Recent Trends in Real Goods Spending

During the last economic expansion prior to the pandemic, real monthly spending on goods averaged 3.5% growth year-over-year. During the last 6 months, real goods spending grew an average of 2.7% when compared to year-ago levels with March 2024’s spending growth coming in right in line with the longer-term average growth. Additionally, those increases in spending over the last 6 months are being observed across both durable and nondurable goods. Real spending figures are important indicators for freight market activity because they eliminate the influence of inflation and isolate changes in the quantity of goods being purchased. This, in turn, provides insights into future changes in freight demand.
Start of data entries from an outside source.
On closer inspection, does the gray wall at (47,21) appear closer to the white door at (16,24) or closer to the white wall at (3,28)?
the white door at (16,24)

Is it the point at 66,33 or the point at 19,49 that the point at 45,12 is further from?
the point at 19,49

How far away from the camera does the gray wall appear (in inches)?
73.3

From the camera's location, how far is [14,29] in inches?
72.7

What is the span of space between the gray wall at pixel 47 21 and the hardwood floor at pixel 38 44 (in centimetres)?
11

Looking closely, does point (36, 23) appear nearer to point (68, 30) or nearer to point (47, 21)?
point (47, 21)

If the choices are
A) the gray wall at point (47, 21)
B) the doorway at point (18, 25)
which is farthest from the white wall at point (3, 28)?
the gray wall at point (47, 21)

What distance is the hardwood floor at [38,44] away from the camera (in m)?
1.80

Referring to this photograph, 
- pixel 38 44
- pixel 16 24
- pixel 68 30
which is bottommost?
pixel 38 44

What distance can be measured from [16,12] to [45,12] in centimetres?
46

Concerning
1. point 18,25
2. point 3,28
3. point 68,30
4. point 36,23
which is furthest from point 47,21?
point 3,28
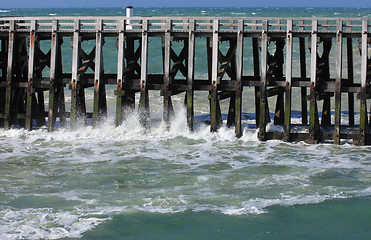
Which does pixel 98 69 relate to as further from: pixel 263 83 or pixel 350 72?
pixel 350 72

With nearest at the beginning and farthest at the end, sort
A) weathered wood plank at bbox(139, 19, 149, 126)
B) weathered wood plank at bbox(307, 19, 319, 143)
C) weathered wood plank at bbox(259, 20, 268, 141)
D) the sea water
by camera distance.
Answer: the sea water → weathered wood plank at bbox(307, 19, 319, 143) → weathered wood plank at bbox(259, 20, 268, 141) → weathered wood plank at bbox(139, 19, 149, 126)

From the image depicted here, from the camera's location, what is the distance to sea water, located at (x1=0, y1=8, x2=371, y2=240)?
42.4ft

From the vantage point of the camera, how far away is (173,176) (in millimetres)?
16375

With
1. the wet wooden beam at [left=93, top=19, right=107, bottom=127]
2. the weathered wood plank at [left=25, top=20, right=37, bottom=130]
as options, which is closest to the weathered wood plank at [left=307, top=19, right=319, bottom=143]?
the wet wooden beam at [left=93, top=19, right=107, bottom=127]

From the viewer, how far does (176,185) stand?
1554 centimetres

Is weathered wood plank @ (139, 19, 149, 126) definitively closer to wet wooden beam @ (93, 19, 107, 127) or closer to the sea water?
the sea water

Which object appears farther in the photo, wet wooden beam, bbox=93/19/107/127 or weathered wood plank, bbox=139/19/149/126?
wet wooden beam, bbox=93/19/107/127

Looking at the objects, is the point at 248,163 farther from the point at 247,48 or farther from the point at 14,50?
the point at 247,48

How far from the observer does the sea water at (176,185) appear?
42.4 ft

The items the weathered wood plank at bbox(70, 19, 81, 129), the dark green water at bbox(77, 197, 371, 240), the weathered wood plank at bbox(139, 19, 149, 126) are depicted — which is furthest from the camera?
the weathered wood plank at bbox(70, 19, 81, 129)

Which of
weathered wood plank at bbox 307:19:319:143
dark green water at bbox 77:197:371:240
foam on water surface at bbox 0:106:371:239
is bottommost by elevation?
dark green water at bbox 77:197:371:240

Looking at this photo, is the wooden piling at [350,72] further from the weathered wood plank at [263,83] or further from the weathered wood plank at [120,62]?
the weathered wood plank at [120,62]

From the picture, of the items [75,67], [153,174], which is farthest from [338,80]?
[75,67]

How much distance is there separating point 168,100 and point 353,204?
826 centimetres
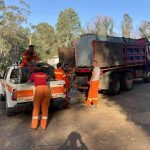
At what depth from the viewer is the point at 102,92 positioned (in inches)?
615

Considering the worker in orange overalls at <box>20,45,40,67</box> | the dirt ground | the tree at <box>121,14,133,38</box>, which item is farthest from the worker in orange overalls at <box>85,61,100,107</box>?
the tree at <box>121,14,133,38</box>

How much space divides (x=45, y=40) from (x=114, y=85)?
5720 cm

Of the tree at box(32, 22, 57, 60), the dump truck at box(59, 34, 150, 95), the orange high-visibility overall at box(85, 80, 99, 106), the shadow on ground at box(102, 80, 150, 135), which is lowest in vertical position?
the shadow on ground at box(102, 80, 150, 135)

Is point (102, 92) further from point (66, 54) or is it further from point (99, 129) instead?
point (99, 129)

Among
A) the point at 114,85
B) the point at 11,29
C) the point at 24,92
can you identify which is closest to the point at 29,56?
the point at 24,92

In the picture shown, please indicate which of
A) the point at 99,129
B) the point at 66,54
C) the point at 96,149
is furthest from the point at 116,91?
the point at 96,149

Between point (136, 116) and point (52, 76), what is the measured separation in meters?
3.25

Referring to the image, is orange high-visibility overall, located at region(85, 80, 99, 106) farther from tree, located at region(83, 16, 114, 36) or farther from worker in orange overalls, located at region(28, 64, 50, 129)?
tree, located at region(83, 16, 114, 36)

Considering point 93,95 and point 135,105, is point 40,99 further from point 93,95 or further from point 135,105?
point 135,105

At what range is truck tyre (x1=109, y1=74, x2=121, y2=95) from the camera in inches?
565

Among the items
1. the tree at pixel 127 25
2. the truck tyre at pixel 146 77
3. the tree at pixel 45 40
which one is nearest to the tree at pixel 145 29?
the tree at pixel 127 25

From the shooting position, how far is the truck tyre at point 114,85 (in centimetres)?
Result: 1434

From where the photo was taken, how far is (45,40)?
70562mm

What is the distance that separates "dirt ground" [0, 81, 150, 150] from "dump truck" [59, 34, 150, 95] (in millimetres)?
2735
Real Goods Spending Growth.png

Impact of Real Wage Gains on Consumer Spending and Freight Volumes

Goods spending has been supported by nearly a year of real wage gains for the average consumer. Real wage gains are experienced when wages increase at a faster pace than prices, typically measured by the consumer price index (CPI). Growth in average hourly earnings fell roughly 0.2 percentage points in April, however, similar declines in headline inflation meant consumers still experienced a 0.5% real wage gain compared to April 2023. One of the keys to healthier economic conditions, and a subsequent rebound in freight volumes, will be the ability of policymakers to bring inflation down while simultaneously maintaining increases in purchasing power for consumers.

Headline Inflation vs. Wage Growth.png

Progress on Inflation Remains Stagnant, Interest Rate Cuts Uncertain

The latest inflation report provides the first evidence in several months that inflation has continued towards the Federal Reserve’s goal. Headline inflation, as measured by the CPI fell from 3.5% in March to 3.4% in April. Similarly, CPI core inflation, which removes food and energy, fell from 3.8% to 3.6% over the same period. Policymakers’ preferred inflation gauge, personal consumption expenditures (PCE) core inflation, fell slightly but remained near 2.8%.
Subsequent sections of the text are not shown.